The way the NBA works, teams are always prepared for multiple eventualities, whether in the Draft, trades or free agency. What if’s dominate conversations in the GM’s offices, as well as data entries in the capologists’ laptops, video intakes on the scouting team’s servers and the numbers being crunched down in the analytics boiler room.
So it shouldn’t be surprising that the Nets have done due diligence on a number of potential candidates, from “third stars” to undrafted guys who might fit the two-way vacancy. That’s the way it is.
On Wednesday, Ian Begley writes that the Nets as well as the Knicks have been looking at Zach LaVine as a potential trade target, but that comes with a big caveat: are the Bulls willing to part with LaVine who in normal circumstances would be a franchise building block? Particularly with a new GM in charge.
Per SNY sources, both teams have done background work on LaVine to be prepared for the possibility that Chicago ends up listening to trade offers on the 25-year-old guard.
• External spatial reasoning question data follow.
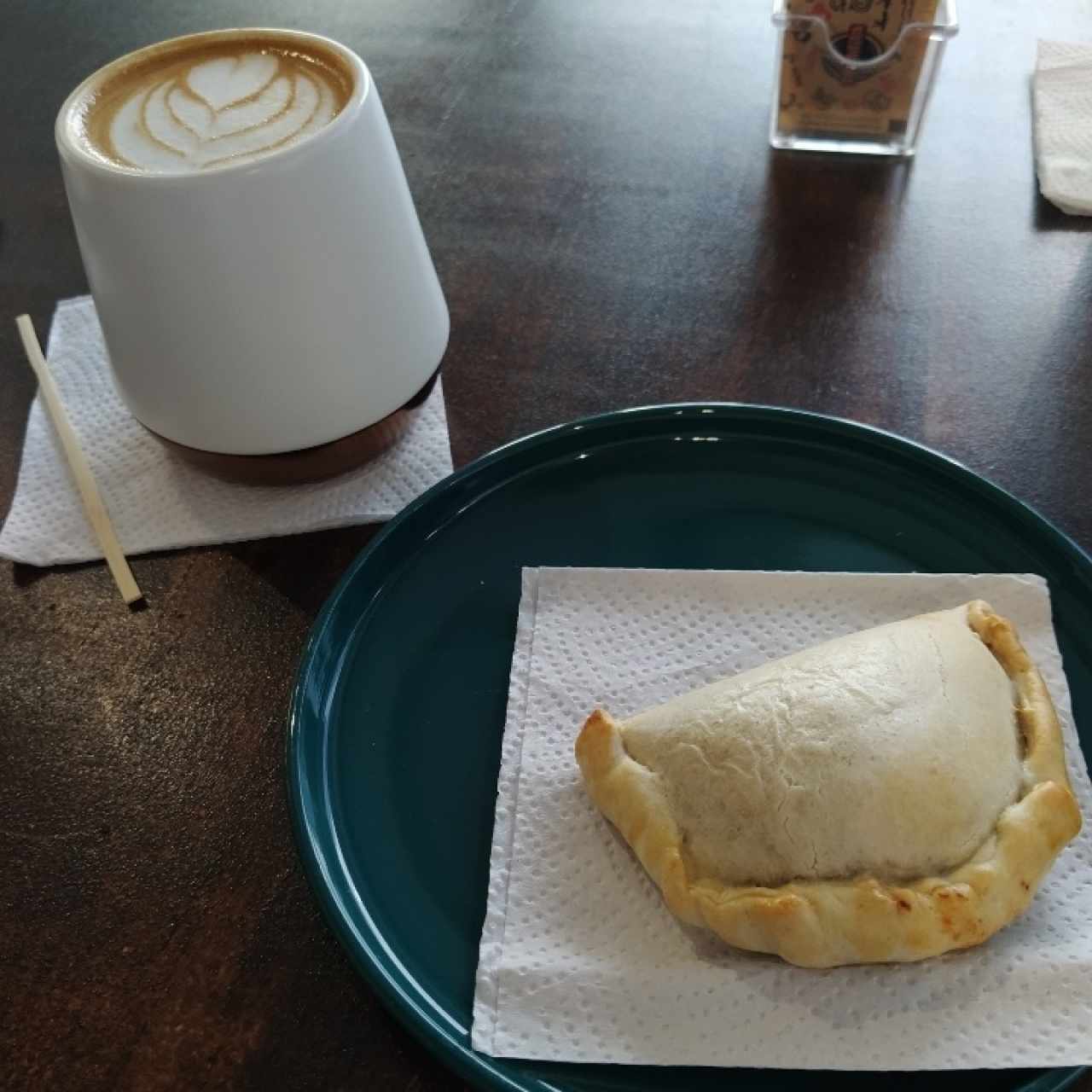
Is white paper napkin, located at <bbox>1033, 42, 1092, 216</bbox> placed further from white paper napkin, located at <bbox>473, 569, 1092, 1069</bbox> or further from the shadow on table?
the shadow on table

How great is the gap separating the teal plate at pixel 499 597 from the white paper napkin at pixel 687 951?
1 cm

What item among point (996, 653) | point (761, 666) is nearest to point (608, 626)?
point (761, 666)

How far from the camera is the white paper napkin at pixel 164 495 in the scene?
729 mm

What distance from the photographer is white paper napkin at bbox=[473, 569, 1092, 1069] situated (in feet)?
1.56

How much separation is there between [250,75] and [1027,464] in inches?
24.6

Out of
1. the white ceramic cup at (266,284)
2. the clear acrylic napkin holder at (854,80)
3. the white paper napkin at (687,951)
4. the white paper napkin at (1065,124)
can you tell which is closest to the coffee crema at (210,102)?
the white ceramic cup at (266,284)

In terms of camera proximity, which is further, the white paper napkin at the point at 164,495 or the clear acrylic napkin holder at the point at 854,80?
the clear acrylic napkin holder at the point at 854,80

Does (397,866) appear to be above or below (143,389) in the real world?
below

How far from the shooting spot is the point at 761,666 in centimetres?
61

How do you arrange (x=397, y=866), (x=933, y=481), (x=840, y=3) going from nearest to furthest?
(x=397, y=866), (x=933, y=481), (x=840, y=3)

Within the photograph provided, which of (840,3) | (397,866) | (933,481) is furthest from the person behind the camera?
(840,3)

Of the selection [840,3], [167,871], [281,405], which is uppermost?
[840,3]

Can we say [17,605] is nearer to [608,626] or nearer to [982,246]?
[608,626]

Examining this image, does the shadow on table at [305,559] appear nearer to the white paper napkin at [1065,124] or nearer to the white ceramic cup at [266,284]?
the white ceramic cup at [266,284]
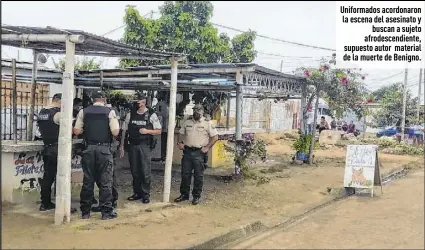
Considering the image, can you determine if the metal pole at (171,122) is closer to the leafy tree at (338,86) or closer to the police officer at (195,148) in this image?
the police officer at (195,148)

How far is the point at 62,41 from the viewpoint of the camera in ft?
20.6

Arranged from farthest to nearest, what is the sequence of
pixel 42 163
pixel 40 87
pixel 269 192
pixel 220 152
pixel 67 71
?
pixel 40 87, pixel 220 152, pixel 269 192, pixel 42 163, pixel 67 71

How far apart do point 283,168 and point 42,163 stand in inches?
302

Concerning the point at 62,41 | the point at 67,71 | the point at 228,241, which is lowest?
the point at 228,241

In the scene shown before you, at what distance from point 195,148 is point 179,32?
11170mm

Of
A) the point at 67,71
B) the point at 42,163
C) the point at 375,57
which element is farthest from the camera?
the point at 375,57

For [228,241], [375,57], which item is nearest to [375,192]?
[375,57]

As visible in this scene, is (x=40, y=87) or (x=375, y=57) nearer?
(x=375, y=57)

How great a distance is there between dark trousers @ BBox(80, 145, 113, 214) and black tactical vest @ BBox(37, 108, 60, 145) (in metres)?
0.72

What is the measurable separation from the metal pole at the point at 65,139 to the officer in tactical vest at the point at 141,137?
5.25 ft

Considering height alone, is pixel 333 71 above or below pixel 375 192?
above

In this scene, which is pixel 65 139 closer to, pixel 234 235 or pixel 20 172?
pixel 20 172

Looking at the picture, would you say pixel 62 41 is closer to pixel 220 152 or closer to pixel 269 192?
pixel 269 192

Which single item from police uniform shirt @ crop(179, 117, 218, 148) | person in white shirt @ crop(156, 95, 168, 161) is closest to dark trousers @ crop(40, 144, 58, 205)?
police uniform shirt @ crop(179, 117, 218, 148)
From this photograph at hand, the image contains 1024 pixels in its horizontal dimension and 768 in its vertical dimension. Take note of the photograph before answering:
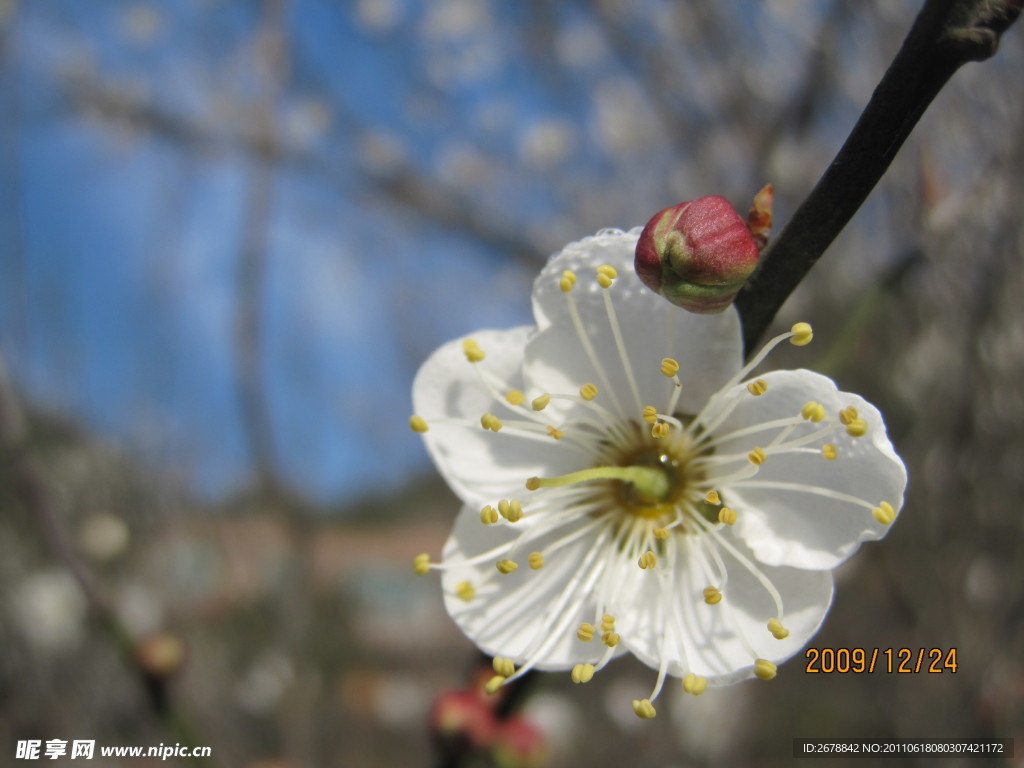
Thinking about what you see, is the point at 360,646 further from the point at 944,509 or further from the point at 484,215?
the point at 944,509

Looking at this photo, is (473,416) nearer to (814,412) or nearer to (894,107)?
(814,412)

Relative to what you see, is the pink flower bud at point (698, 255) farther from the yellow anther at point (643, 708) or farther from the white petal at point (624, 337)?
the yellow anther at point (643, 708)

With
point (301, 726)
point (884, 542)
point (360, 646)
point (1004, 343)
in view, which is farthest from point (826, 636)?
point (360, 646)

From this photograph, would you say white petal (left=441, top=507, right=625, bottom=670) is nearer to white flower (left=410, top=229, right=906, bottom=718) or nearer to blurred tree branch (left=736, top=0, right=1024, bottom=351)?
white flower (left=410, top=229, right=906, bottom=718)

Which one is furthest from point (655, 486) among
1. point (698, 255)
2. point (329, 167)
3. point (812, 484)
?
point (329, 167)

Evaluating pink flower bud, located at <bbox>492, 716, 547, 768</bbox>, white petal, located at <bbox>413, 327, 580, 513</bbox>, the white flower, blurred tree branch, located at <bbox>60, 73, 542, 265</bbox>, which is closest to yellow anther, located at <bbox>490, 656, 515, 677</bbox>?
the white flower

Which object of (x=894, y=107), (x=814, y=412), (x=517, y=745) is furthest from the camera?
(x=517, y=745)

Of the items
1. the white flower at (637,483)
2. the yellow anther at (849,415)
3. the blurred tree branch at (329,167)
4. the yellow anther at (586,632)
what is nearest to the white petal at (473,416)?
the white flower at (637,483)
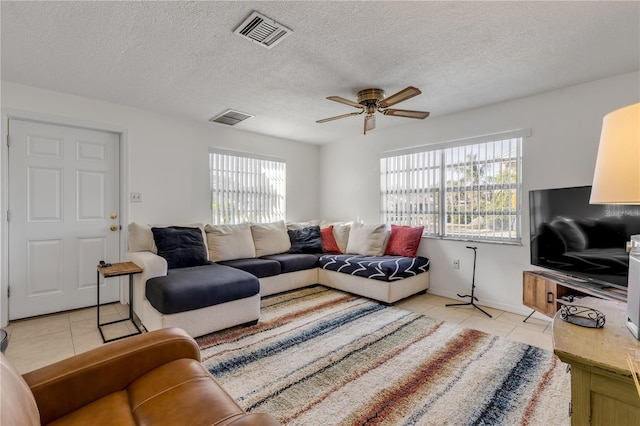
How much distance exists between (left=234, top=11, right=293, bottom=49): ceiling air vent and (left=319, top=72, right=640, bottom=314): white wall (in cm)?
171

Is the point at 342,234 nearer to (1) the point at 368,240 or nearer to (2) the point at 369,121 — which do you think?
(1) the point at 368,240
It’s fair to say that the Bulls, who have a new team president in Arturas Karsinovas, have yet to find a long-term solution on the coaching sidelines nor have they been successful in surrounding LaVine with talent in recent years. If that instability continues, would LaVine look to leave Chicago when he hits free agency? If so, the Bulls would probably be open to trading him instead of losing him for nothing.
LaVine, at 25, is a legitimate star, a two-time Dunk Contest winner. He averaged 25.5 points, 4.8 rebounds, 4.2 assists and 1.5 steals last season for the Bulls. He hit 38 percent of his 3-point attempts and 49.7 percent of his two-point attempts. He has had injury issues, but they appear to be behind him. He played in 60 of the Bulls’ 65 games after missing more than 100 games the three previous years, mainly due to issues with his ACL.
Is he happy in Chicago? It’s hard to know now that Karnisovas is on board, but two years ago, he did agree to a Kings offer sheet, which the Bulls matched.
That contract would be an investment. He’s owed just short of $40 million over the next two seasons, with no player or team options. Like Bradley Beal, he would require a big offer that would certainly have to include a young player or players, draft picks etc., etc. The Knicks with their surfeit of picks —seven first-round picks over the next four drafts — might have a better shot if the Bulls really want to rebuild but the Nets still have all the usual suspects: Caris LeVert, Jarrett Allen, Spencer Dinwiddie, etc. They will have five firsts in the next four drafts.
There are, of course, other discussions about whether LaVine would fit better with Kevin Durant and Kyrie Irving than LeVert or other potential third stars. More than one pundit, led by John Hollinger and Adrian Wojnarowski think LeVert could be the “third star” with Hollinger suggesting not long ago that the Nets have enough offensive firepower and instead should think about adding a first-line defender. LaVine doesn’t qualify.
So when can teams start making trades again? Team outside the “bubble” are free to do so now and as the 22 teams depart Orlando, with their seasons over, they too can begin to engage. However, the more likely scenario is that teams will wait till the Draft and free agency, which is still nearly three months away. Keep your powder dry.